Quando houve uma erupção nacional em setembro de 2013, após o assassinato do rapper antifascista Pavlos Fyssas, Samaras foi forçado a agir por medo de perder o controle.
Os líderes da Aurora Dourada foram presos, o que deu início ao processo que levaria ao julgamento pelo qual o movimento antifascista vinha pressionando. A esquerda anticapitalista, a família Fyssas e seus apoiadores e o Partido Comunista estavam presentes no julgamento, conduzindo-o por meio de seus advogados, trabalhando voluntariamente.
A estratégia se concentrava na mobilização em massa, mas não a colocava em oposição ao processo judicial oficial, apenas com avisos para não confiar nos juízes e assim por diante.

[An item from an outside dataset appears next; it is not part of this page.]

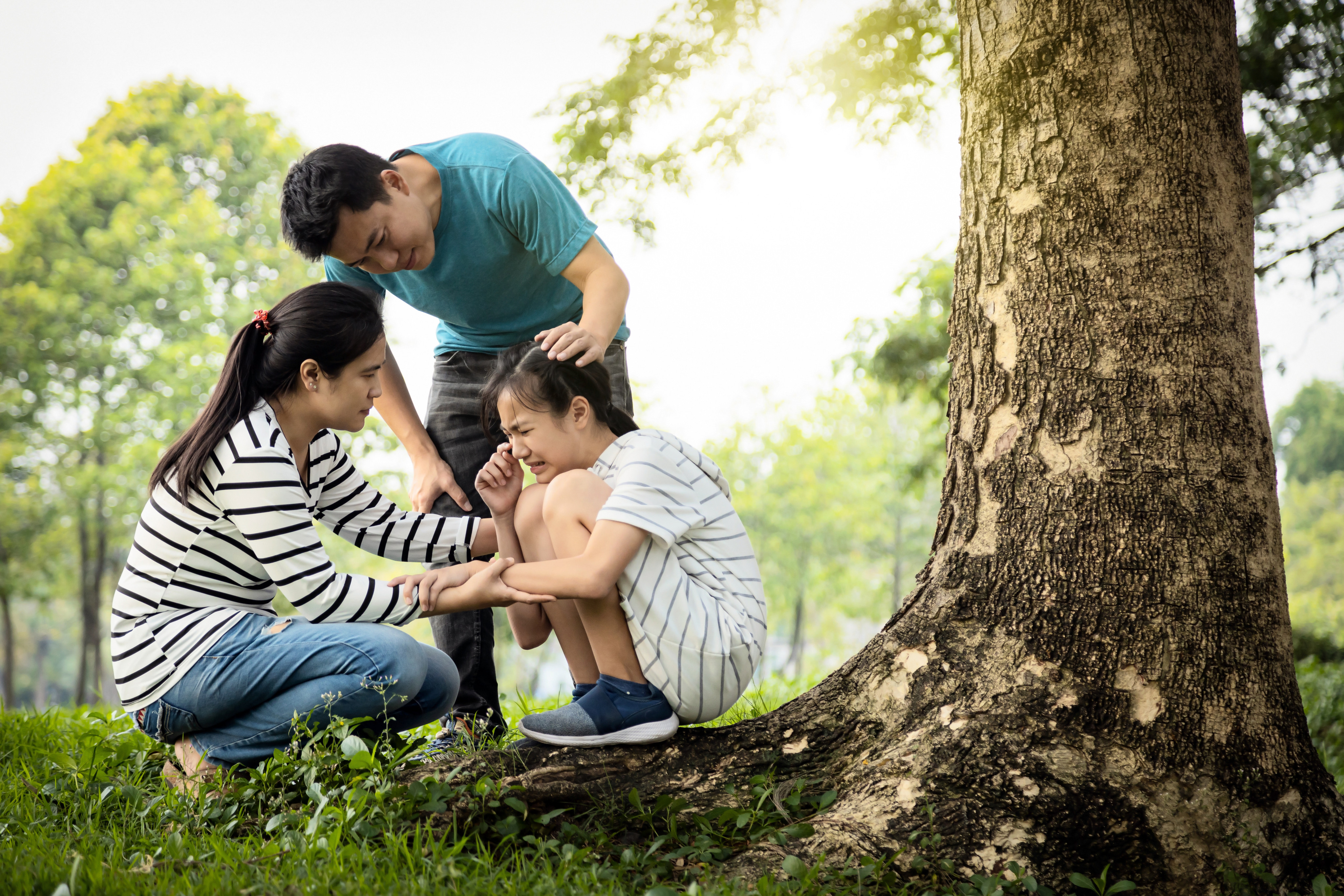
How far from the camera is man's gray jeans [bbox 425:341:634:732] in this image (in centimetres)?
318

Tratava-se de uma mobilização de baixo para cima e, ao mesmo tempo, de uma intervenção em todos os aspectos da sociedade, do Estado e da política em todos os níveis, como no julgamento.
Os dois aspectos se reforçavam. Durante cinco anos, conseguimos minar constantemente os fascistas no tribunal e fornecer um fluxo permanente de histórias para serem usadas pelo movimento mais amplo. Isso também ajudou a mudar ainda mais a opinião das massas contra o racismo.

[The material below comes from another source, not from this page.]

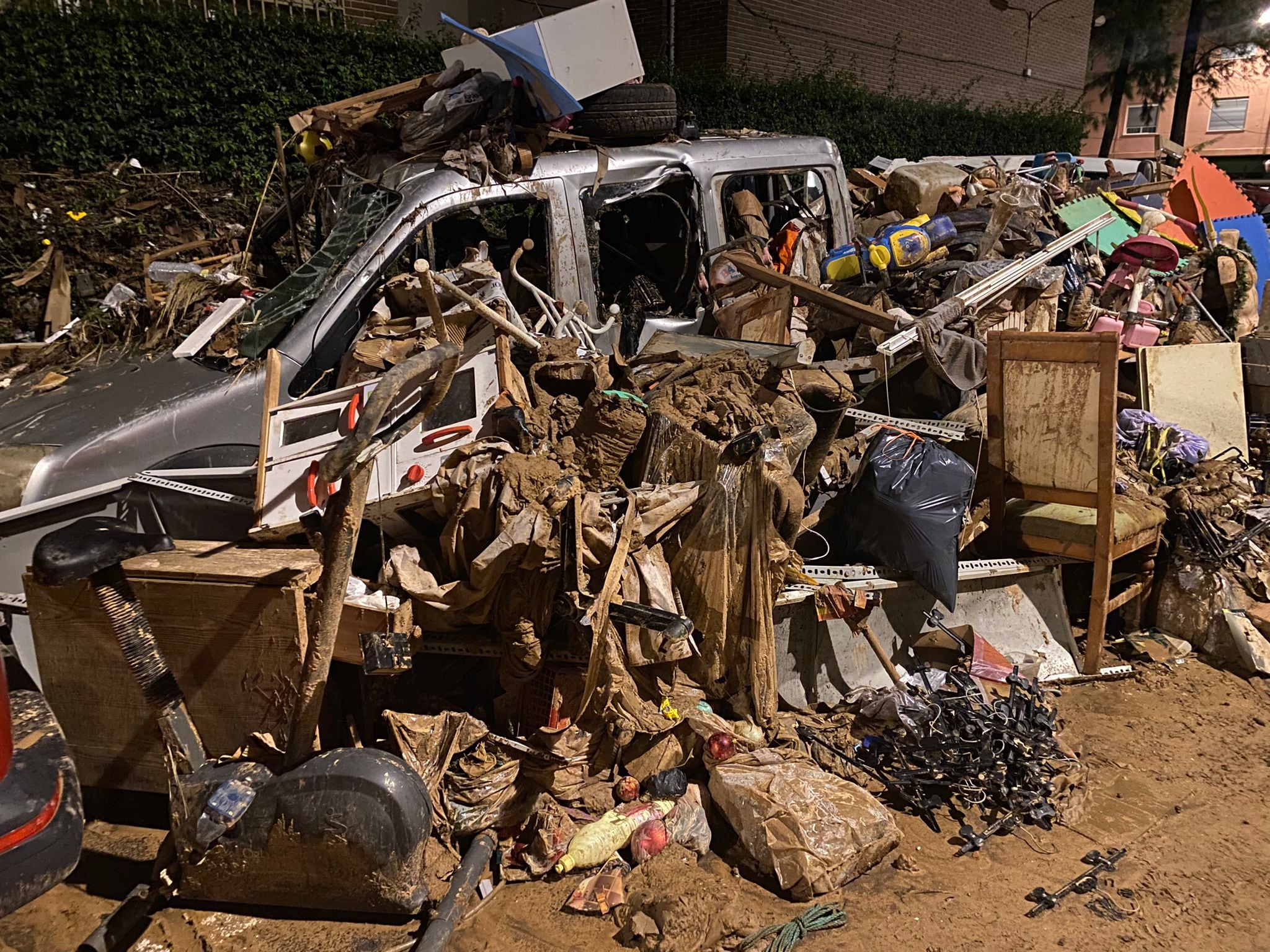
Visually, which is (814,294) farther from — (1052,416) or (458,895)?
(458,895)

Isso levou a um maior controle da força de fronteira e da polícia, cuja proximidade com a Aurora Dourada foi revelada no tribunal.
O Movimento Unido Contra o Racismo e a Ameaça Fascista (Keerfa), o Partido Comunista e outros exigiram a limpeza do Estado dos racistas e colaboradores declarados, da mesma forma que os revolucionários portugueses pediram há 50 anos, quando da derrubada do regime fascista.
Os círculos anarquistas e autonomistas eram céticos ou, em alguns casos, opunham-se a essa abordagem política e combativa. Muitos passaram a ver seu valor. Um grupo de companheiros atacados pela Aurora Dourada concluiu que era correto se envolver no processo legal, principalmente porque os muçulmanos e as minorias étnicas não podiam se dar ao luxo de adotar uma posição de “não reconhecer os tribunais ou a polícia”.
As organizações de imigrantes argumentaram, com razão, que não eram hóspedes na Grécia, mas gregos que pagavam seus impostos e tinham direito à proteção e não à demonização pelo Estado.
A estratégia estava enraizada nos locais de trabalho, nas escolas e nos bairros. Ela derrotou a Aurora Dourada: seus líderes foram presos, seus “esquadrões de batalhão” foram dissolvidos e seus quadros foram divididos.
Poucos acreditavam que as eleições e os tribunais acabariam com o fascismo permanentemente e em geral. Mas as intervenções em ambos foram uma grande parte da vitória da batalha por meio da mobilização em massa.
O fracasso do governo do Syriza significa que a direita está de volta e, com ela, três partidos de extrema direita no parlamento.
Um movimento maior e uma esquerda radical mais forte e unida são urgentes em toda a Europa.
As experiências históricas podem ajudar. A Grécia, na última década e meia, é uma delas.
O Estado e até mesmo um governo de centro-esquerda não deterão a extrema direita. O governo Macron usa os fascistas de Le Pen como espantalho para disciplinar os trabalhadores que o apóiam.
Nós, da esquerda, no entanto, estamos extremamente preocupados em forçar governos como o de Starmer a não atacar os falsos “extremos gêmeos” da esquerda e da direita e a agir diretamente contra o fascismo e a islamofobia.
Não se trata de ter ilusões, mas de ter a maior confiança no que uma frente unida combativa pode fazer com uma política forte, vigor e um objetivo comum.
Ela pode derrotar o fascismo e também inclinar a balança política para a esquerda.
Em última análise, a única vitória segura será com base em uma transformação da sociedade, de modo que as pessoas que trabalham tenham o controle, e não as elites capitalistas, seus estados e aliados, que incluem a extrema direita, apesar de sua retórica pseudo-anti-establishment.
Um passo em direção a isso, e um imperativo imediato, é empregar os métodos coletivos da classe trabalhadora e dos oprimidos para destruir essa última ameaça fascista e minar a islamofobia e o racismo.
Desde a década de 1930, já fizemos isso com sucesso. Podemos fazê-lo novamente.